Carlos Machado: "Dalton e Tezza são os principais alimentos de tudo que faço na literatura"

Carlos Machado
Foto Julio Al Rashid
Carlos Machado (1977) é escritor, compositor, músico e professor curitibano. Já lançou três livros pela editora 7Letras (Balada de uma retina sul-americana, 2006, é o mais recente por aquela editora)  e sua carreira na música vai do heavy metal à MPB. Hoje (15), às 16h, ele lança e autografa “Poeira fria”, publicado pela editora Arte e Letra, na livraria da editora (Al. Presidente Taunay, 130, Batel, Curitiba).


Na breve entrevista a seguir, concedida ao blog por email, o escritor fala sobre a demora em publicar um novo livro, sobre a sua relação pessoal com a psicanálise, e sobre a afinidade com a obra de autores fundamentais de Curitiba: Cristovão Tezza e Dalton Trevisan (“[eles] são os principais alimentos de tudo que faço na literatura”). Um novo livro para 2013 também está previsto.

Machado, que também é professor de segundo grau numa escola particular de Curitiba, ainda falou suas impressões em relação aos alunos e à leitura. “Praticamente todos os alunos (em uma escola com 2000 deles) deixavam o lanche ou o esporte de lado no recreio pra DEVORAREM as aventuras de Harry Potter”, diz. “Porém, quando se trata de literatura brasileira, ah, aí ninguém gosta, ninguém lê, ninguém tem interesse”.

Biblioteca Vertical: Desde que você publicou o seu primeiro romance, o intervalo para publicar "Poeira fria" foi o mais longo. Houve algo diferente na produção deste livro em comparação com os outros, ou foi a sua vida artística mesmo que deu uma "pausa" à literatura?

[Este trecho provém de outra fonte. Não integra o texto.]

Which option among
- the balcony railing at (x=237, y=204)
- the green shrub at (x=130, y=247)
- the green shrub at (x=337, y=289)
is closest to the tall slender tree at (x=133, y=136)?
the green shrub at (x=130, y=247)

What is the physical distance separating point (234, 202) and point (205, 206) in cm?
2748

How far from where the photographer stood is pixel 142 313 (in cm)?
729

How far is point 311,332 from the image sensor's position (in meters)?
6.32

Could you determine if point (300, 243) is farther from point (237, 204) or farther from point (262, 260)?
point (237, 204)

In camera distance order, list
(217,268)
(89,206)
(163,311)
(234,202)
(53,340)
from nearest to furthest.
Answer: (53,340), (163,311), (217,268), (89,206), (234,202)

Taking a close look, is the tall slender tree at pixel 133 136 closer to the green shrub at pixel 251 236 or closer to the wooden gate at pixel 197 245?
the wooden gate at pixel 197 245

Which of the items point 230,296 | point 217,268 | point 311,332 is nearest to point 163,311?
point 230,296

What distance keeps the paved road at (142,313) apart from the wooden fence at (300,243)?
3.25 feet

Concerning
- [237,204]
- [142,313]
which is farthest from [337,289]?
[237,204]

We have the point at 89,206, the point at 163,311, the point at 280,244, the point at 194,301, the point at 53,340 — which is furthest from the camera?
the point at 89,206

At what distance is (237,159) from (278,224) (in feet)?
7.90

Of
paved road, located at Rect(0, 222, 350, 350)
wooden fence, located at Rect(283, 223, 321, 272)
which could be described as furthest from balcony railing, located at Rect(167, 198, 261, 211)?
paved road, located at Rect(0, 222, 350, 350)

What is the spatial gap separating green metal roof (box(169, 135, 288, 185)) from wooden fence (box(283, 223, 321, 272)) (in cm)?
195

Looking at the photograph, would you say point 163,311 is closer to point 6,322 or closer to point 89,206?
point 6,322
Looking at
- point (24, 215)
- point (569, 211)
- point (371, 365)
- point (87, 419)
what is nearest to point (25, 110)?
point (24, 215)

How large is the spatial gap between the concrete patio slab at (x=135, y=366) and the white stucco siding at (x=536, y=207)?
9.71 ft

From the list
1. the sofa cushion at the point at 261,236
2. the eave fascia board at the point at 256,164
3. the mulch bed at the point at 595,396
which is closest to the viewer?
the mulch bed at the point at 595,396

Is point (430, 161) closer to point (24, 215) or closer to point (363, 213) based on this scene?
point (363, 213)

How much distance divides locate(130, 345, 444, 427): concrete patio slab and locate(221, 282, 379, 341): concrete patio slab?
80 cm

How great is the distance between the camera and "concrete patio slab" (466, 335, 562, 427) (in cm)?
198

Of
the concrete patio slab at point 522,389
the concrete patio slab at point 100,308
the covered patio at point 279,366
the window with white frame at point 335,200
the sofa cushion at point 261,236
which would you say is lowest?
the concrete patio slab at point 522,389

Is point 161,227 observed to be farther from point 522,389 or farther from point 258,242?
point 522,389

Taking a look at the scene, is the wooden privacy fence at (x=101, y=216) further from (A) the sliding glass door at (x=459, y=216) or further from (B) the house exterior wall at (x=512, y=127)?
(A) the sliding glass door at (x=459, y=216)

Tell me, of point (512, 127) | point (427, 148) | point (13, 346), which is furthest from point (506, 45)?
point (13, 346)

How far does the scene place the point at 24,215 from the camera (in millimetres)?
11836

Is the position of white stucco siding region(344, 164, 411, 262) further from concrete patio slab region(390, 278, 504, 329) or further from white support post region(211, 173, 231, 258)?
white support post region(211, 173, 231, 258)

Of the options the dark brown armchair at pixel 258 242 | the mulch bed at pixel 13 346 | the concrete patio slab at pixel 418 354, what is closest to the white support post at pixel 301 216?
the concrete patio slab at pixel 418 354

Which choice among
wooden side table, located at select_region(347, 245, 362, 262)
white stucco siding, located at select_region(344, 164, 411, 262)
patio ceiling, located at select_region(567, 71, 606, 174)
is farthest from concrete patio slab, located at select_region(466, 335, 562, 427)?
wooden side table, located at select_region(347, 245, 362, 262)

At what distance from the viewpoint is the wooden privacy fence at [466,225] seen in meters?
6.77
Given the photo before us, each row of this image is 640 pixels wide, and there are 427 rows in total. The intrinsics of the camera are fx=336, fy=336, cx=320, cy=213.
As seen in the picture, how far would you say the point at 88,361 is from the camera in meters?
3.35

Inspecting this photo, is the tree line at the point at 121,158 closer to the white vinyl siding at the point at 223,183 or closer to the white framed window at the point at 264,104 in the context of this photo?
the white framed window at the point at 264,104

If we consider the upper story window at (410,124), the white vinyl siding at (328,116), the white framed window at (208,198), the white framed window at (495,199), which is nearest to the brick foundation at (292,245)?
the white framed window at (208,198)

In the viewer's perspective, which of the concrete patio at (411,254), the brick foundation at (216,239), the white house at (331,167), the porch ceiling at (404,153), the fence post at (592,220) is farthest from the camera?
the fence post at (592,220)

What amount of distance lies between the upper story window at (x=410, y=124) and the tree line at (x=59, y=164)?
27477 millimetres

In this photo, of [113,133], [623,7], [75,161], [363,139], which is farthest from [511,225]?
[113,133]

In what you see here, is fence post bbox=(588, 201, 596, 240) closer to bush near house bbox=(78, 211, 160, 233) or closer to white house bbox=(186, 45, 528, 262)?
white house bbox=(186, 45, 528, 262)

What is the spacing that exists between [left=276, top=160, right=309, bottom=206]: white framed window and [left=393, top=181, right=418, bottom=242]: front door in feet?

Carlos Machado: Pois é, na verdade, a partir do momento em que comecei a publicar, 2004, foram três seguidos (2004, 2005 e 2006). Em 2007, eu já estava com outro livro pronto, mas não publiquei. Isso porque me envolvi com minha música em tempo integral (quando não estava dando aulas, naturalmente) já que minha banda havia terminado (digo isso porque ao mesmo tempo em que lancei os livros eu tocava em uma banda de heavy metal – por 10 anos – e gravamos 4 CDs nesse período). Quando a banda acabou, em 2008/2009, eu me dediquei à minha música, às minhas composições de MPB – e gravei TENDÈU em 2008/2009, SAMBA PORTÁTIL em 2010/2011 e LONGE em 2012. Agora voltei a publicar meus livros. “Poeira Fria” é o primeiro depois desse período, mas já enviei outro pra editora, penso que publicaremos ano que vem. E para o ano que vem também devo lançar o DVD e CD ao vivo que gravei no Guairinha dia 8 de agosto deste ano, contemplando músicas dos três CDS e com a participação de meus amigos e parceiros Fernando Koproski (meu maior parceiro nas músicas), Alexandre França e Julia Mallmann, e com minha banda PORTÁTIL (banda que montei pra me acompanhar nos show do CD LONGE).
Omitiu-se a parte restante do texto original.